_Tasks to carry out_
a) List the seven steps the piece on solving the Rubik's Cube gives for a solution.
b) According to the Rubik's Cube piece, how long does its author take to solve the cube?
c) Pick up the piece about learning to solve the Rubik's Cube after its last sentence and keep writing in the same voice.
** Document section follows **
Analogue Apps

I have recently been teaching myself to solve a Rubik’s Cube. This is mainly because my self-image as an intelligent, analytical geek suggests that it’s the sort of thing I should be able to do.
I also want to be able to show off, and in my warped world-view, being able to ‘do the cube’ is something that one can boast about.
Solving the Rubik’s Cube is the International Genius Symbol. Screenwriters use a character’s ability to solve the cube as a shorthand for high intelligence. But as this clip from one such film shows, there is actually a method to solving the cube that can be learnt.

Solving the cube does not actually require particularly high intelligence or super-spatial awareness. It just requires that you remember a number of algorithms. Seven, actually, set out here:

  1. White cross;
  2. White face;
  3. Middle layer;
  4. Yellow cross,
  5. Yellow face;
  6. Yellow corners; and
  7. Yellow middle pieces.

Of course there are people who can transcend the basic algorithms, see the whole cube and perform lightning quick solutions.

But that is not me. I plod through the same steps and solve the thing in about 3 to 5 minutes. No genius to speak of, just rote learning.
And yet, completing the cube is still incredibly satisfying and slightly addictive.
I assume this is because one receives an endorphin hit as the cube resolves to completion. It’s the same anachronistic biological mechanism that compels us to put more money into slot machines and obsessively check our mobile phones for new messages.
** End of Document section **
** Records supplied follows **
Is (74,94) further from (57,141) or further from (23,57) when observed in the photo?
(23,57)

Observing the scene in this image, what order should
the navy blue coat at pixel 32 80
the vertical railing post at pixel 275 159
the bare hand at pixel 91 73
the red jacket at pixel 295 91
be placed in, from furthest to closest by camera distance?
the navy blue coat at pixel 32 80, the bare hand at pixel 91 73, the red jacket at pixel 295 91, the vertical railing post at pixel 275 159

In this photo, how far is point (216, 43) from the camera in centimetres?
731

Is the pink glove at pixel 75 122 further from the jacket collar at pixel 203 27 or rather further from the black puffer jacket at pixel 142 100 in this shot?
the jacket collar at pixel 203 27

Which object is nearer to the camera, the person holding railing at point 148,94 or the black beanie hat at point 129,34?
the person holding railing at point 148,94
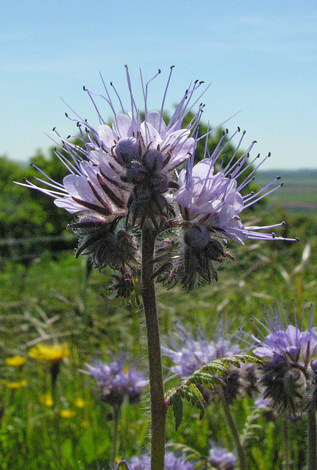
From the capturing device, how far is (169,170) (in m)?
1.70

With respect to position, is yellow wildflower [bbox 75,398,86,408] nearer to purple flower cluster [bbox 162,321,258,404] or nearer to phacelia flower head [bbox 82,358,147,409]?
phacelia flower head [bbox 82,358,147,409]

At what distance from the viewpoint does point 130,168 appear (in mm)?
1581

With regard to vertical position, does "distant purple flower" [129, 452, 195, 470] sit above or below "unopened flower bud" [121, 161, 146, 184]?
below

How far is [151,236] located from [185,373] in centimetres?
99

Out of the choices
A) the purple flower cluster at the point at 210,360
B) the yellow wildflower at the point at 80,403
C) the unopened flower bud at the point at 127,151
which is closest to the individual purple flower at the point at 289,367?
the purple flower cluster at the point at 210,360

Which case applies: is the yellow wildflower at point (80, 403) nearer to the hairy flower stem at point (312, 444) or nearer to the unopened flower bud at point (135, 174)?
the hairy flower stem at point (312, 444)

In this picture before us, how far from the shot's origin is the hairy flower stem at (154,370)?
1.65 meters

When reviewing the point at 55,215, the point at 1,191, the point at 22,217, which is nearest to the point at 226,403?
the point at 22,217

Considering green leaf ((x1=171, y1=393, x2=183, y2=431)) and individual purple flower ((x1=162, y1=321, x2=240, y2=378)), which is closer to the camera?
green leaf ((x1=171, y1=393, x2=183, y2=431))

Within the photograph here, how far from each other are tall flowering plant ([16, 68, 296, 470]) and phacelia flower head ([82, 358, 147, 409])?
4.15 ft

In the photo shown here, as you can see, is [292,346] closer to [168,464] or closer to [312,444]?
[312,444]

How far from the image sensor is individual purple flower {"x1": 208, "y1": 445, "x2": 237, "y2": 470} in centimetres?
255

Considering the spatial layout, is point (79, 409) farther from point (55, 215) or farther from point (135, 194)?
point (55, 215)

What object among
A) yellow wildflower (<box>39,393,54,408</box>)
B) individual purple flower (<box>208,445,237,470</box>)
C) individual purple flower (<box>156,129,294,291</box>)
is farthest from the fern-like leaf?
yellow wildflower (<box>39,393,54,408</box>)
** End of Records supplied **
_Responses by task_
a)
1. White cross
2. White face
3. Middle layer
4. Yellow cross
5. Yellow face
6. Yellow corners
7. Yellow middle pieces

b) About 3 to 5 minutes.

c)
Despite the fact that I play games on my mobile phone a lot, I always feel slightly guilty for doing so. This is especially true when the games are simple games where one taps the screen, like Crossy Road. Or clicker games like Adventure Capitalist and Universal Paperclips. Essentially, one is watching pixels change colour on a screen according to a mathematical algorithm.
For a few days, while I was learning to solve my Rubik’s cube on my train commute, I felt I was an intellectual class above all the phone drones playing Angry Birds. Doing something in the real world felt somehow more worthy. But quickly it dawned on me that I was doing exactly the same thing as the gamers: allowing a set of mathematical rules to manipulate coloured squares for my fleeting pleasure. There is no particular virtue to doing this in the physical world, over the virtual.


During this period of rapid technological innovation, the contrast between old and new can sometimes be a source of amusement. There are YouTube channels dedicated to watching kids react to old technology like the Sony Walkman. And then there is this perennial:


I like this backwards thinking. By the same conception, vinyl records are PVC MP3s. Books are single-use, battery-less Kindles. And a Rubik’s Cube is a 3-Dimensional App.